Thread Routes: Chapter III features traditional dyeing, knitting, embroidery, block printing, wood engraving, and tattooing; the archaeological sites and the temporary dwellings belonging to nomadic communities in the state of Gujarat; as well as two landmarks in Indian architecture: the Queen’s Stepwell (Rani ki vav) and the Sun Temple, Modhera, near the city of Ahmedabad. The archaeological constructions from the 11th century (Chaulukya dynasty), seem to echo the patterns of fabrics through their ornaments and repeating stepwells, as if labour resonates.
With this film series Kimsooja demonstrates the hidden reality of the diverse forms of textile construction, and contextualizes the relationship between textile making and architecture practices along side the natural geographical forms. Similar and distinctive elements of visual phenomena are woven and merged together as equal visual and cultural vocabularies. They also illustrate the similarities and differences in this gender oriented activity in different performative weaving, spinning, and sewing cultures. By defining this link Kimsooja creates a dialogue that enriches the context of contemporary art and life.

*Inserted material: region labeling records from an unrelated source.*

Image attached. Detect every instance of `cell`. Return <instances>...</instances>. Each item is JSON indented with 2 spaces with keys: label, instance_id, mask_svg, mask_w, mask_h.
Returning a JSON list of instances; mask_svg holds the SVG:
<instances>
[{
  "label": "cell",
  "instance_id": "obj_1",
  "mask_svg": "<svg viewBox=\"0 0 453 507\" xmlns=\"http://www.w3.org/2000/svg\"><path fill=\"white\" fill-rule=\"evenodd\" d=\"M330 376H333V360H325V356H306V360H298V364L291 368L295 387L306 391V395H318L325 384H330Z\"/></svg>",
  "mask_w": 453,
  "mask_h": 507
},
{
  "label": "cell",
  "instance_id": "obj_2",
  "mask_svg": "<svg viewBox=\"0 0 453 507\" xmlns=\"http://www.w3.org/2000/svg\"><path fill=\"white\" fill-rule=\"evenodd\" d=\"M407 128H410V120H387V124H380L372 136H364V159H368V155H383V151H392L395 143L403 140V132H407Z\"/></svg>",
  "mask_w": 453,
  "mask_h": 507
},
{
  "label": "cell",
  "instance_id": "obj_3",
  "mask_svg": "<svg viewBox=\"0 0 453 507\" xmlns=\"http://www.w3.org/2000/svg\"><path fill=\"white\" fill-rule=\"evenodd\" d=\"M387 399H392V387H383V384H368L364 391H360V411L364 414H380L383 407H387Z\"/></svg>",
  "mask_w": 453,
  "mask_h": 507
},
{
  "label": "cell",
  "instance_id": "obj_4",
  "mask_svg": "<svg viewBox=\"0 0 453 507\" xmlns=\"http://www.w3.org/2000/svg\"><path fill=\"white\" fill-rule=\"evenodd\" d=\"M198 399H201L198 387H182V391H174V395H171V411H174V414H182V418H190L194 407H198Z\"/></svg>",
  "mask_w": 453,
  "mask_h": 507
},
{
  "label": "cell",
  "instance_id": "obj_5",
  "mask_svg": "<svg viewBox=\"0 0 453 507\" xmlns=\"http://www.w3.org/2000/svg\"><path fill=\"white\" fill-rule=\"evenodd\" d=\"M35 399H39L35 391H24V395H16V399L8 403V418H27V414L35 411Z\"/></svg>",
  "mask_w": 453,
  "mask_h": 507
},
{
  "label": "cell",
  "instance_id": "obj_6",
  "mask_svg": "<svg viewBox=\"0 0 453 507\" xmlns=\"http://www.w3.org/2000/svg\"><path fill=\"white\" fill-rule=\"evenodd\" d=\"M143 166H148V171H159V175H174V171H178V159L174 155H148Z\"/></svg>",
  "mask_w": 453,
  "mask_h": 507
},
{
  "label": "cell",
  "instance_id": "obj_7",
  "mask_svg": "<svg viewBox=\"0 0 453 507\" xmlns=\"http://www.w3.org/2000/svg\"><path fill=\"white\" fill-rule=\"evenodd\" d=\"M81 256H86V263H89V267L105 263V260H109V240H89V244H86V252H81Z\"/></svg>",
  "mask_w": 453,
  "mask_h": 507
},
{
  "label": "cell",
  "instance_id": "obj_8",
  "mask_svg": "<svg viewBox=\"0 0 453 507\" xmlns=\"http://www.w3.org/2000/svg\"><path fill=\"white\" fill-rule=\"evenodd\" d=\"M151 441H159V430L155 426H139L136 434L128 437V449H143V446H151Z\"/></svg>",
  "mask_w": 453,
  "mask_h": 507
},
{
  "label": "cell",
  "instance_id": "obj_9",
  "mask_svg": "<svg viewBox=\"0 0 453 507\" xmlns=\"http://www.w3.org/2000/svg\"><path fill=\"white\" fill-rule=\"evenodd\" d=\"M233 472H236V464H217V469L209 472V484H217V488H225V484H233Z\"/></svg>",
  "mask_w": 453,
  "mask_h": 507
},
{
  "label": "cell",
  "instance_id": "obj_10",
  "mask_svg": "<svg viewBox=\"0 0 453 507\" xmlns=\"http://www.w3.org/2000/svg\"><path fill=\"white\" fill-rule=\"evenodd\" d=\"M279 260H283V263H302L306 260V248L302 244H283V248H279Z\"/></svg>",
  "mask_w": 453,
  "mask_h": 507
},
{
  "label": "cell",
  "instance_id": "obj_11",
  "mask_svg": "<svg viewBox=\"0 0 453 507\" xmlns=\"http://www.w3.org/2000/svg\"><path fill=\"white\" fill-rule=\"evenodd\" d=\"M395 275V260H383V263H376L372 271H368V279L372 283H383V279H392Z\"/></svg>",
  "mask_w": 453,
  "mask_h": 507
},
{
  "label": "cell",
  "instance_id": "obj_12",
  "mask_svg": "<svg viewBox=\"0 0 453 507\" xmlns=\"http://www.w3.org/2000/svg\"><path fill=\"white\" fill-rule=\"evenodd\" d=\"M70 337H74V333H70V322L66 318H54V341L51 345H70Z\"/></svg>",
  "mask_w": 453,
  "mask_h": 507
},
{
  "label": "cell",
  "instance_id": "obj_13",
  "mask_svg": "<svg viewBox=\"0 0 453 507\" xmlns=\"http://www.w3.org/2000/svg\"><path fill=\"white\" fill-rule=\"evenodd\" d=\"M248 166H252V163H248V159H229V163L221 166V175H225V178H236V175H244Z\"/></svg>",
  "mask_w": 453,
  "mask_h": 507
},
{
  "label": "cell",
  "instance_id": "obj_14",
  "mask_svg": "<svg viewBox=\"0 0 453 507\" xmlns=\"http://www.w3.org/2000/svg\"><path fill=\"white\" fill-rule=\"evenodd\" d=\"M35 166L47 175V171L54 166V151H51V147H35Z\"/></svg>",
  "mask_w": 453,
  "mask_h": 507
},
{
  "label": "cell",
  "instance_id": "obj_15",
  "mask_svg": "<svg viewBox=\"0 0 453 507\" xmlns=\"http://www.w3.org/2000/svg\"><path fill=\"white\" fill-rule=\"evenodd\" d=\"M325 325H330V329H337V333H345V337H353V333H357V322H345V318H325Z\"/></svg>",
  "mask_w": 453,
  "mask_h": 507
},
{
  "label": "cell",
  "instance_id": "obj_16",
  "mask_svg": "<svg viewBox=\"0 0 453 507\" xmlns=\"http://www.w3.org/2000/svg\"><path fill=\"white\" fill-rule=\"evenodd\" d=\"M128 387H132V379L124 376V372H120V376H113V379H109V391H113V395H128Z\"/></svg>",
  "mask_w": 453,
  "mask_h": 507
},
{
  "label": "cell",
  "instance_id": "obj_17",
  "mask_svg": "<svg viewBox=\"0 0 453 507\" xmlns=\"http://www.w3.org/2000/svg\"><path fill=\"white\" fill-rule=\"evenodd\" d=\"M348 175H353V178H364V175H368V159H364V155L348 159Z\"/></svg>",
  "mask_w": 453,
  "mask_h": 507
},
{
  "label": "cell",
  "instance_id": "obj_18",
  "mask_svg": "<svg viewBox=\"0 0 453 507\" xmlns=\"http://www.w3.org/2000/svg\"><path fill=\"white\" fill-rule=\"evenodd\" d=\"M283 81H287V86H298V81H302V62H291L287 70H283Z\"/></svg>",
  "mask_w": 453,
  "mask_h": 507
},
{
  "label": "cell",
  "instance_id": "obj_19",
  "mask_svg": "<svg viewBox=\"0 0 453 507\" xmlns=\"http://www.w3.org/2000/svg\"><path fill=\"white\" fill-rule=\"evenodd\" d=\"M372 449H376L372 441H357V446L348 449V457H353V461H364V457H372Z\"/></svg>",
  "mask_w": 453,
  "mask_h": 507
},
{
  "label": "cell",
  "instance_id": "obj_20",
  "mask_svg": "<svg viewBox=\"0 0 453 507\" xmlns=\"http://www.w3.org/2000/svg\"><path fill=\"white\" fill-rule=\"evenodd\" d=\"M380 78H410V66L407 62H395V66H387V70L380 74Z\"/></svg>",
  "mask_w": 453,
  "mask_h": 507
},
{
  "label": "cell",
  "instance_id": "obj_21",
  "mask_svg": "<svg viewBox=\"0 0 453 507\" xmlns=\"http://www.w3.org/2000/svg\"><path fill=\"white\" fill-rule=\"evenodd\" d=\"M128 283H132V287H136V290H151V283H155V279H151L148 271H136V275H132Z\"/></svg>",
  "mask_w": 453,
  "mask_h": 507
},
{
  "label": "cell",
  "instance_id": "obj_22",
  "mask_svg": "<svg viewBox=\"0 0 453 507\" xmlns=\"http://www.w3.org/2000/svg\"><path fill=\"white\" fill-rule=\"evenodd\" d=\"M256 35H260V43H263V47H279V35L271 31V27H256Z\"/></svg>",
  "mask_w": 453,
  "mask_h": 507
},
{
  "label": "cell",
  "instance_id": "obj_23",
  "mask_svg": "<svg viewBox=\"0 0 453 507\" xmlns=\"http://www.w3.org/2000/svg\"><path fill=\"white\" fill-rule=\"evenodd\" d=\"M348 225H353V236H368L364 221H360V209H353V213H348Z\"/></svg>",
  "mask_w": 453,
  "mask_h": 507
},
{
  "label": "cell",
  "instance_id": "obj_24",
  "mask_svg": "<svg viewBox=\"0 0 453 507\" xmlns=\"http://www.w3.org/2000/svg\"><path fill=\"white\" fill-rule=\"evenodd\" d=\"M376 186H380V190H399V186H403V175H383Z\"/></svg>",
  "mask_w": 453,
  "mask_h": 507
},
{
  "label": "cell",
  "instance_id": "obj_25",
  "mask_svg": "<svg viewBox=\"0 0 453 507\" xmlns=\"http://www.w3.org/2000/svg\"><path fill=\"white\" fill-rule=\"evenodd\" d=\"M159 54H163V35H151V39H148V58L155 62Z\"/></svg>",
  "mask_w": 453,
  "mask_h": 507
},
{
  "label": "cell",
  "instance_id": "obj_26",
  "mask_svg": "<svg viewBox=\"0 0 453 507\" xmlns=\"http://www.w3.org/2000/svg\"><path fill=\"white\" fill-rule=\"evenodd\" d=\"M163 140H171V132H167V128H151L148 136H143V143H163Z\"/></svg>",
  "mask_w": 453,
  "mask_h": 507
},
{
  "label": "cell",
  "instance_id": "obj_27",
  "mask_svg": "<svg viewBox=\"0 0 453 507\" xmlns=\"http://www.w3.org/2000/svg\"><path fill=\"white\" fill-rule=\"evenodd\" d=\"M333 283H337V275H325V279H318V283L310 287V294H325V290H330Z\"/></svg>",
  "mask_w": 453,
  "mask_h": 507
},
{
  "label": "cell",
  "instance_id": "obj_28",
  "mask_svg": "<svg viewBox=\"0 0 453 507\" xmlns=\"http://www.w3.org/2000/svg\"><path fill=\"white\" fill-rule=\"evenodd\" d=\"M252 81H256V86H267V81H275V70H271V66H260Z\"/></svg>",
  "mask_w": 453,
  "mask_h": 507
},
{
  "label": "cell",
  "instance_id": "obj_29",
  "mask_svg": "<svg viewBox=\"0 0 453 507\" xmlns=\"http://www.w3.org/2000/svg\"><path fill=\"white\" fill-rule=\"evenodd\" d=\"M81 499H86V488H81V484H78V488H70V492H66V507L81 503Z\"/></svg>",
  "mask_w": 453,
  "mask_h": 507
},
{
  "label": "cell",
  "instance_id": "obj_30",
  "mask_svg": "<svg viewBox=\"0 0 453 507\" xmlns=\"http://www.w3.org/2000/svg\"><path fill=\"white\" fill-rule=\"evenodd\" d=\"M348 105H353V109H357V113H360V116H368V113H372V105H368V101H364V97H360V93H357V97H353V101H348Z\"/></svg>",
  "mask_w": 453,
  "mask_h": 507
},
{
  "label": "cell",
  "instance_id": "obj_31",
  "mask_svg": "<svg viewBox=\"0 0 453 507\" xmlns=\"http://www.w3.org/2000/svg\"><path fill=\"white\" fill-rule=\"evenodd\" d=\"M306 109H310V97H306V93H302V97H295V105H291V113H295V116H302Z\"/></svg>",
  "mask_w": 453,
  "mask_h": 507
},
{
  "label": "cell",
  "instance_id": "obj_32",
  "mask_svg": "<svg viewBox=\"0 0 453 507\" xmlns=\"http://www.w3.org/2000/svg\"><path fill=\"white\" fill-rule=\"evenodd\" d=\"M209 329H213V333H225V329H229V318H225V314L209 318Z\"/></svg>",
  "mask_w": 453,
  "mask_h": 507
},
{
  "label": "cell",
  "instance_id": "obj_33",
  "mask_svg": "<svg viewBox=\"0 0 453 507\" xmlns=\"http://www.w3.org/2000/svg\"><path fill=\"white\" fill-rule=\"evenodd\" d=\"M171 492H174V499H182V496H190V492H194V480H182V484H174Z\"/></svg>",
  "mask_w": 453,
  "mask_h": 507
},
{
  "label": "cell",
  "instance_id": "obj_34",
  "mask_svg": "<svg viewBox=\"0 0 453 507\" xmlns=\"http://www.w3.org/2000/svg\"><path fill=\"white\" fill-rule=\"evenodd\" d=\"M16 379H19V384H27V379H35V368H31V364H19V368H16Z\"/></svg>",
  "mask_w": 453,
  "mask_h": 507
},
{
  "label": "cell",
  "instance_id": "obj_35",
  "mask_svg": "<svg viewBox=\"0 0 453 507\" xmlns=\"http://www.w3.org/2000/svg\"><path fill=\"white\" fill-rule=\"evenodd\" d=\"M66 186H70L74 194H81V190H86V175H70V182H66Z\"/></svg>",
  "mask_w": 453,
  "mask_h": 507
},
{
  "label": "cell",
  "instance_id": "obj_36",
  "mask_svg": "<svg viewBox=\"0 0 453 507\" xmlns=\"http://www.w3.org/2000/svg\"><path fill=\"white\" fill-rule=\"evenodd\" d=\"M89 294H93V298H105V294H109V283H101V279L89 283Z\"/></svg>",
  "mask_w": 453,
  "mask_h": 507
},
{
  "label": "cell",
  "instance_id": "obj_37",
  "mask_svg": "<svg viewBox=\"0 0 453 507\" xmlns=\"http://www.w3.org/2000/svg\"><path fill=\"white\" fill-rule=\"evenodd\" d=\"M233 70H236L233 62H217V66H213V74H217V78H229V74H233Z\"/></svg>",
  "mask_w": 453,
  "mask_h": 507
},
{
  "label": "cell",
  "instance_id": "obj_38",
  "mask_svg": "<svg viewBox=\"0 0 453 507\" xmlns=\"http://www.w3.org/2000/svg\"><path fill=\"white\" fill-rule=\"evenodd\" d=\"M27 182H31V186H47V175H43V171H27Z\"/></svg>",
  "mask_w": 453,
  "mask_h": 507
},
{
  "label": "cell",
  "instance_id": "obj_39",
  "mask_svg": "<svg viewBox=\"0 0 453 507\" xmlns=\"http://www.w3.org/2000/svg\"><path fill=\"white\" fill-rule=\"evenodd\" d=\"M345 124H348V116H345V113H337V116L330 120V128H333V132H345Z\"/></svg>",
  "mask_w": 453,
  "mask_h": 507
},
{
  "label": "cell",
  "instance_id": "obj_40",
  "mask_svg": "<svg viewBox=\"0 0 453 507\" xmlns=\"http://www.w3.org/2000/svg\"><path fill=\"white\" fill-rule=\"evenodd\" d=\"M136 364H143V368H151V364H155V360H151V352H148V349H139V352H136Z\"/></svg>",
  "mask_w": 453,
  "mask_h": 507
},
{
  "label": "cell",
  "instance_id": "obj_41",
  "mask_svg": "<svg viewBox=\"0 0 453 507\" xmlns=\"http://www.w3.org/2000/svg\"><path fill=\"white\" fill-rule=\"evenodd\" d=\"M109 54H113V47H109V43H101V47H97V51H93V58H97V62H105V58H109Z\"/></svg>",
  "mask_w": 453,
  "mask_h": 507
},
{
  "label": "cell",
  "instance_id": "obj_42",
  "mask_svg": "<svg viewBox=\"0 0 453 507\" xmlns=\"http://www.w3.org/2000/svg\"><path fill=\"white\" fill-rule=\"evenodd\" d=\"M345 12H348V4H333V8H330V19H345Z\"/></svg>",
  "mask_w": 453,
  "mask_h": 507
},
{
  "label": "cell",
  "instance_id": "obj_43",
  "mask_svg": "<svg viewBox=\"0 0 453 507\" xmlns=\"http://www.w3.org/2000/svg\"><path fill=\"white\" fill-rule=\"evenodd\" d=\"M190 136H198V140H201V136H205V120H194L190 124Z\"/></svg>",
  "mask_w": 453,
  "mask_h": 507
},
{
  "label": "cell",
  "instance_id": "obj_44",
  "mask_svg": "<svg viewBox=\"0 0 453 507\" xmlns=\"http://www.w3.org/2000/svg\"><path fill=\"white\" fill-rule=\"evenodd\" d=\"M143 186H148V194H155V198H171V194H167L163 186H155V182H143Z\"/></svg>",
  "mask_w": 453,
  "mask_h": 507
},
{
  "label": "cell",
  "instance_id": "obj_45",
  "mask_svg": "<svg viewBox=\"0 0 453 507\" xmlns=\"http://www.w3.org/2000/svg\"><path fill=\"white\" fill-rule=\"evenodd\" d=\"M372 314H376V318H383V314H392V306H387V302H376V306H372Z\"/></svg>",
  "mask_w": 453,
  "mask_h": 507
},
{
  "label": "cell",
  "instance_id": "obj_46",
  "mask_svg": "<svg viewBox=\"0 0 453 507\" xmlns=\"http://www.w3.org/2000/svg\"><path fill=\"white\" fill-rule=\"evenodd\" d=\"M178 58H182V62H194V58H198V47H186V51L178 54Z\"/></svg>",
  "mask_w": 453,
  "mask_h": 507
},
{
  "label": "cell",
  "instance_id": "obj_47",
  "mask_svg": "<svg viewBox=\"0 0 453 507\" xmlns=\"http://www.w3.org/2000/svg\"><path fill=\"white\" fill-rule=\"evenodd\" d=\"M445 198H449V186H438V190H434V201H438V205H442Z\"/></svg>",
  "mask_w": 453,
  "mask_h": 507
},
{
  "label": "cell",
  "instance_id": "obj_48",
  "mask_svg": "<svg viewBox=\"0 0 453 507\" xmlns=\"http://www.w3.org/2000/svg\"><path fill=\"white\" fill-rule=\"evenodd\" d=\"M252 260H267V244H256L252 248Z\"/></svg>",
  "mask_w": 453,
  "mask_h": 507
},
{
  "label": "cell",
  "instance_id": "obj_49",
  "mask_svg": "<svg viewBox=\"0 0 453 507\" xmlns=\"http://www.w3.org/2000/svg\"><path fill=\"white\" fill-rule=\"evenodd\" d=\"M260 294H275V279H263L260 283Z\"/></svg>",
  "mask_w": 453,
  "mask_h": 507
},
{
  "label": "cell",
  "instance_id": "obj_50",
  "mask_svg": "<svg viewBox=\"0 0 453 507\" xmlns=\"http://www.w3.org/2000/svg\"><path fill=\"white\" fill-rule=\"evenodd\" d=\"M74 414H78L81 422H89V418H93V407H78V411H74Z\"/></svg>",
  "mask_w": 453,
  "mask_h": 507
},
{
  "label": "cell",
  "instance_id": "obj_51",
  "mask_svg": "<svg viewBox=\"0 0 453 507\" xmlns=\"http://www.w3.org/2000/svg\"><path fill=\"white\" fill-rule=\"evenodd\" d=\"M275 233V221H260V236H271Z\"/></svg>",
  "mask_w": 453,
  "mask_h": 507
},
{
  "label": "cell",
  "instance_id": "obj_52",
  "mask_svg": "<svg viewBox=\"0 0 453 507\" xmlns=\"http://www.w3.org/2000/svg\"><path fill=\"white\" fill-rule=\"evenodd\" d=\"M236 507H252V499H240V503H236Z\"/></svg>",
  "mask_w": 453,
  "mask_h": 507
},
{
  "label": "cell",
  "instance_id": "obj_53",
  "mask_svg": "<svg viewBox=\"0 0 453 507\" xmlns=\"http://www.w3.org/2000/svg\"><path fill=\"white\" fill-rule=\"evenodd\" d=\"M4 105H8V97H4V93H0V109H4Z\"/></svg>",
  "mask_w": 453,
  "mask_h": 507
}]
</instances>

The painstaking labor of textile making coupled with the necessities of shelter, farming, and human relations, shows how our life and humanity is rooted in yin and yang, and its negative and positive energy that was the origin of Kimsooja’s perception, and creation of the world.
Taking this pure visual experience as a statement on how the artist gazes at the world, this poetic visual archaeology becomes a retrospective of her practice in the past that continues today.
Kimsooja considers the ‘Thread Routes’ series as a parallel performance to the needlework she has done since the early 1980’s, and its evolution into the ‘A Needle Woman’ performance series since 1999. This series took places from around the world as an encyclopaedia of a needle and a thread. While ‘A Needle Woman’ investigates the dimensions of the needle, Kimsooja contextualizes contemporary art through her multi-disciplinary practice through eyes of a needle and thread that weave humanity, nature and cosmology consistently and evolutionary throughout her more than thirty year career. ‘Thread Routes’ traces the formal and psychological threads encompassing the textile structures to that of the body and the world, and human desire to culture.
About the artist:
Kimsooja (b.1957, Daegu, South Korea) is a multidisciplinary conceptual artist whose work spans installation, sculpture, performance, and film. Her practice engages deeply with themes of migration, memory, and materiality, pushing the boundaries of textile and painting through the performative gestures of folding, wrapping, and spatial intervention. Her work explores the tension between presence and absence, movement and stillness. surface and depth-transcending disciplinary boundaries.
Kimsooja studied in Seoul (1980-84) and Paris (1984-85). Her works have been exhibited in numerous solo shows at renowned international museums, including MoMA PS1 in New York(2001), Museo Reina Sofia in Madrid (2006), Musée d'Art Moderne Saint-Étienne and Miami Art Museum (both in 2012), Vancouver Art Gallery (2013), Guggenheim Museum Bilbao(2015), Centre Pompidou-Metz (2015,2022), MMCA Seoul (2010, 2016), CAC Málaga(2016), Kunstmuseum Liechtenstein (2017), Wanàs Konst Sculpture Park in Sweden (2020), Leeum Samsung Art Museum in Seoul (2021), Frederiksberg Museum in Copenhagen(2022),and Bourse de Commerce, Fukuoka Asian Art Museum, Museum De Lakenhal in Leiden (all in 2024),and Oude Kerk in Amsterdam(2025).